*
Quick Links|Home|Worldwide
Microsoft*
Search for


External Research & Programs

Beyond Search – Semantic Computing and Internet Economics Awards

Microsoft Research and Microsoft adCenter announced the 20 recipients of the Beyond Search – Semantic Computing and Internet Economics 2007 RFP awards, totaling $1,000,000 (USD) in funding. This RFP focuses on advancing academic research and publication in the area of Internet technologies and services particularly in semantic technologies to improve the ways in which the information seeker finds, shares, discovers information, and in online advertising to explore the technical, research, societal, and commercial issues around internet economics.

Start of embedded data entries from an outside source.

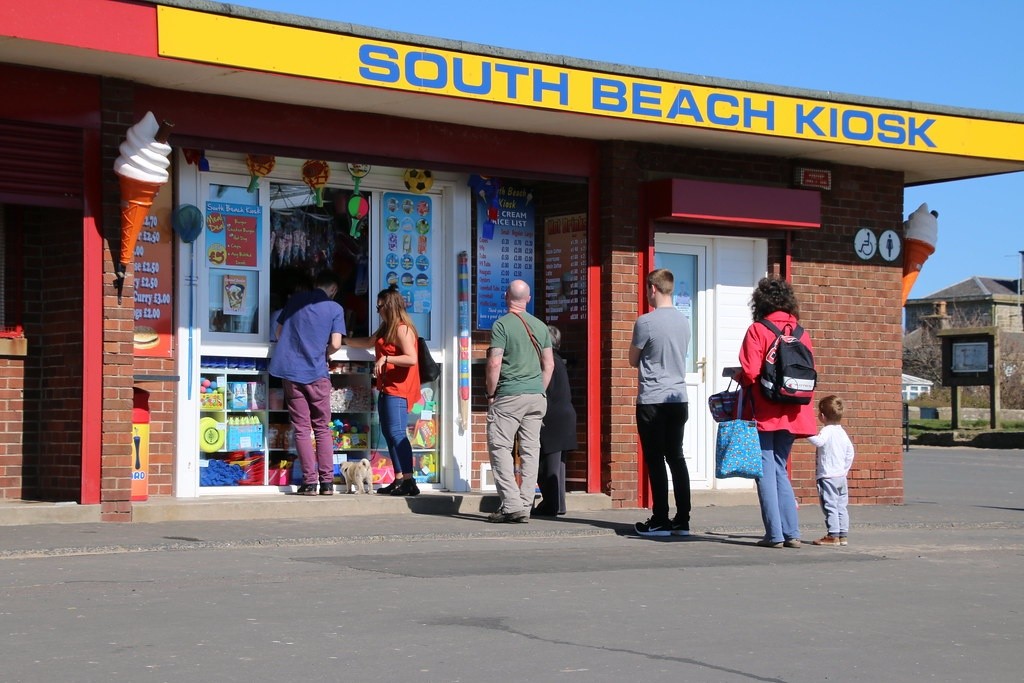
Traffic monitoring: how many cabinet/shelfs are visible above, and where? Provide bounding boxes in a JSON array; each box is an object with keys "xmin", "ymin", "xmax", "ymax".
[{"xmin": 201, "ymin": 359, "xmax": 444, "ymax": 493}]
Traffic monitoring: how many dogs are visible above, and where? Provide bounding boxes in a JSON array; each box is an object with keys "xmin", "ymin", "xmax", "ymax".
[{"xmin": 339, "ymin": 458, "xmax": 374, "ymax": 496}]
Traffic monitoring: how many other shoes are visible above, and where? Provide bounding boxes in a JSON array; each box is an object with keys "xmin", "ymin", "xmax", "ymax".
[
  {"xmin": 488, "ymin": 508, "xmax": 526, "ymax": 523},
  {"xmin": 813, "ymin": 535, "xmax": 840, "ymax": 546},
  {"xmin": 530, "ymin": 508, "xmax": 557, "ymax": 520},
  {"xmin": 511, "ymin": 510, "xmax": 529, "ymax": 523},
  {"xmin": 784, "ymin": 538, "xmax": 801, "ymax": 547},
  {"xmin": 757, "ymin": 539, "xmax": 783, "ymax": 548},
  {"xmin": 556, "ymin": 512, "xmax": 566, "ymax": 518},
  {"xmin": 319, "ymin": 482, "xmax": 333, "ymax": 494},
  {"xmin": 840, "ymin": 537, "xmax": 848, "ymax": 546},
  {"xmin": 297, "ymin": 484, "xmax": 317, "ymax": 496}
]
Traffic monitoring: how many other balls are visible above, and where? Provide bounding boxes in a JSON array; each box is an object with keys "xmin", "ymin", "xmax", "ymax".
[
  {"xmin": 200, "ymin": 378, "xmax": 224, "ymax": 394},
  {"xmin": 328, "ymin": 417, "xmax": 370, "ymax": 434}
]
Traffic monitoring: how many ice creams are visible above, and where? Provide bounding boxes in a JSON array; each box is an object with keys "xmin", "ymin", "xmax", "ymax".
[
  {"xmin": 901, "ymin": 202, "xmax": 938, "ymax": 307},
  {"xmin": 114, "ymin": 111, "xmax": 174, "ymax": 268}
]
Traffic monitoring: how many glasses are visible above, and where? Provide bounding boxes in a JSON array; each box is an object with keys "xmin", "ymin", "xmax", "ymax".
[{"xmin": 376, "ymin": 304, "xmax": 384, "ymax": 312}]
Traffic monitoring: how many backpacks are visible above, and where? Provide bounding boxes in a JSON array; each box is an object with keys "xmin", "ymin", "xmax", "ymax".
[{"xmin": 756, "ymin": 319, "xmax": 817, "ymax": 406}]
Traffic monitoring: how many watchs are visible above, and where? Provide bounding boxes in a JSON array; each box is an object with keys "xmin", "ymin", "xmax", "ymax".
[{"xmin": 484, "ymin": 393, "xmax": 495, "ymax": 399}]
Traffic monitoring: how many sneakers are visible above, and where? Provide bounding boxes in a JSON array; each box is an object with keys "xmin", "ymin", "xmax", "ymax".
[
  {"xmin": 389, "ymin": 479, "xmax": 420, "ymax": 497},
  {"xmin": 635, "ymin": 515, "xmax": 671, "ymax": 536},
  {"xmin": 670, "ymin": 518, "xmax": 689, "ymax": 536},
  {"xmin": 376, "ymin": 479, "xmax": 403, "ymax": 494}
]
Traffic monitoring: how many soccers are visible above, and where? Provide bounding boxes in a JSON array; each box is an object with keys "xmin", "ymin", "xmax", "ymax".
[{"xmin": 403, "ymin": 167, "xmax": 433, "ymax": 195}]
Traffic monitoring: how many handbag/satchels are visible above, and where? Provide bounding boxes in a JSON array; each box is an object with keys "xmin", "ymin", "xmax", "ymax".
[
  {"xmin": 708, "ymin": 368, "xmax": 742, "ymax": 423},
  {"xmin": 417, "ymin": 337, "xmax": 442, "ymax": 384},
  {"xmin": 715, "ymin": 377, "xmax": 764, "ymax": 479}
]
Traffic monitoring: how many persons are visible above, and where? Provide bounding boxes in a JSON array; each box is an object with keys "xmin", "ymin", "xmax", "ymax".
[
  {"xmin": 801, "ymin": 394, "xmax": 855, "ymax": 547},
  {"xmin": 722, "ymin": 274, "xmax": 819, "ymax": 548},
  {"xmin": 487, "ymin": 280, "xmax": 555, "ymax": 525},
  {"xmin": 269, "ymin": 305, "xmax": 285, "ymax": 342},
  {"xmin": 266, "ymin": 273, "xmax": 344, "ymax": 495},
  {"xmin": 530, "ymin": 324, "xmax": 577, "ymax": 517},
  {"xmin": 621, "ymin": 266, "xmax": 694, "ymax": 536},
  {"xmin": 337, "ymin": 287, "xmax": 420, "ymax": 496}
]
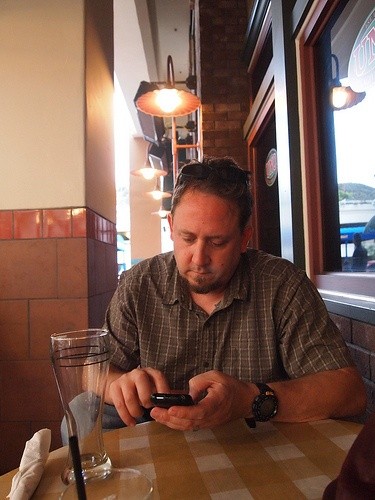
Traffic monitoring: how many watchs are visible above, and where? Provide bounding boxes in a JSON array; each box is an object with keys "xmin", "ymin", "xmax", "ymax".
[{"xmin": 245, "ymin": 383, "xmax": 278, "ymax": 428}]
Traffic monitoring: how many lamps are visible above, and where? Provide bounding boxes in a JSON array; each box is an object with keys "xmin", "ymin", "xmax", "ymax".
[
  {"xmin": 130, "ymin": 143, "xmax": 171, "ymax": 220},
  {"xmin": 332, "ymin": 54, "xmax": 367, "ymax": 114},
  {"xmin": 134, "ymin": 64, "xmax": 201, "ymax": 120}
]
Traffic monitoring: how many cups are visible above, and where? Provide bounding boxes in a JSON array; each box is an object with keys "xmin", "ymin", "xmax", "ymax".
[
  {"xmin": 49, "ymin": 328, "xmax": 116, "ymax": 490},
  {"xmin": 57, "ymin": 466, "xmax": 154, "ymax": 500}
]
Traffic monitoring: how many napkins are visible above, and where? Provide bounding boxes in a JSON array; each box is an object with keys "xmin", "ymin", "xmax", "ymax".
[{"xmin": 7, "ymin": 428, "xmax": 51, "ymax": 500}]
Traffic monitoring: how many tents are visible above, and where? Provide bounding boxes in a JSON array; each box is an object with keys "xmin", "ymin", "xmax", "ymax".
[{"xmin": 340, "ymin": 223, "xmax": 375, "ymax": 261}]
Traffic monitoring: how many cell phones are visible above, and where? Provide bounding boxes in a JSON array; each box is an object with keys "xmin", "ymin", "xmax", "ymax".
[{"xmin": 151, "ymin": 393, "xmax": 194, "ymax": 409}]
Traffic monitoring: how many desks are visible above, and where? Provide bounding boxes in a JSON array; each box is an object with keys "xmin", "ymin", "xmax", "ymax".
[{"xmin": 0, "ymin": 416, "xmax": 362, "ymax": 500}]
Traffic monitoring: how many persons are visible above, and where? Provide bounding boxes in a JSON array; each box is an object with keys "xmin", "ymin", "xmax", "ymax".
[
  {"xmin": 61, "ymin": 155, "xmax": 368, "ymax": 447},
  {"xmin": 353, "ymin": 234, "xmax": 368, "ymax": 272}
]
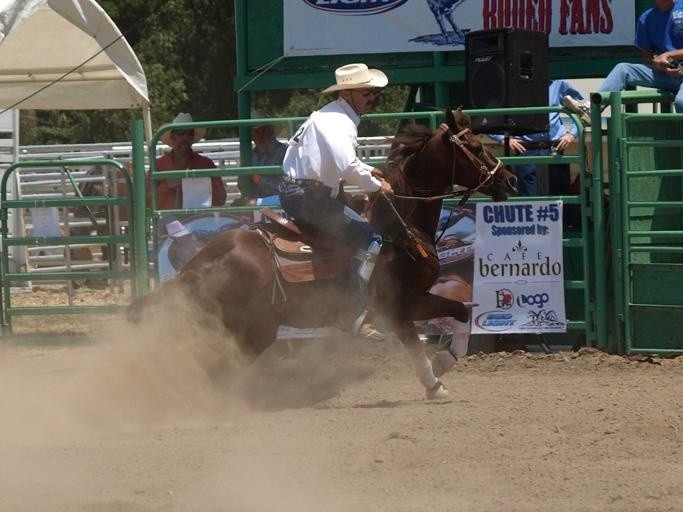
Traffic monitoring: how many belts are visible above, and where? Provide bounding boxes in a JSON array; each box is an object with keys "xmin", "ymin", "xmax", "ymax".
[{"xmin": 521, "ymin": 141, "xmax": 561, "ymax": 150}]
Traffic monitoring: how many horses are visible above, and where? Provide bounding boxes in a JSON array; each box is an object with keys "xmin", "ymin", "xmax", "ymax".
[{"xmin": 128, "ymin": 104, "xmax": 518, "ymax": 400}]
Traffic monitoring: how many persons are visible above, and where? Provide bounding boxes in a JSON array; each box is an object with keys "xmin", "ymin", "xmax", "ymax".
[
  {"xmin": 563, "ymin": 0, "xmax": 683, "ymax": 127},
  {"xmin": 487, "ymin": 79, "xmax": 583, "ymax": 234},
  {"xmin": 278, "ymin": 62, "xmax": 394, "ymax": 343},
  {"xmin": 232, "ymin": 122, "xmax": 287, "ymax": 207},
  {"xmin": 146, "ymin": 113, "xmax": 226, "ymax": 279}
]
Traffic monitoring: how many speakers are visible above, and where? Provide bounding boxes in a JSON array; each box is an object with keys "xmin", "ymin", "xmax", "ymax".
[{"xmin": 464, "ymin": 27, "xmax": 550, "ymax": 135}]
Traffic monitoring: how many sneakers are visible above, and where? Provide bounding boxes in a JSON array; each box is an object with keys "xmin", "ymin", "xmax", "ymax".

Beyond Search – Semantic Computing and Internet Economics RFP Award Recipients

Inferring Commercial Intent: Taxonomy Construction, Intent Classification, and Applications
Eugene Agichtein; Charles Clarke
Emory University, U.S.; University of Waterloo, Canada

Intent detection is one of the crucial long-standing goals of information access. This research proposes to automatically identify the user queries and behavior patterns associated with commercial intent. Specifically, the researchers will develop a taxonomy of commercial intent to classify user information needs along dimensions such as immediate vs. near-term purchase, or purchase vs. research. This taxonomy will be developed using a combination of user behavior mining, user surveys, and longitudinal tracking of user purchasing behavior. The researchers will also develop techniques to automatically infer the information needs from user actions such as queries, result and ad click through and browsing behavior to classify the session in the corresponding commercial intent category. The general intent inference algorithms developed will also be applicable to other (non-commercial) intent detection tasks, such as detection of scholarly research intent, health information seeking, and market research. Finally, the researchers will develop and evaluate the effectiveness of these techniques to improve practical applications such as ad ranking and content personalization. The findings and the resulting algorithms will help advertisers automatically create more appropriate and relevant ad content, develop better ranking ads by matching the tone, focus and the content of the ads with the users current intent, as well as contribute to the general understanding of user intent inference and web search behavior modeling.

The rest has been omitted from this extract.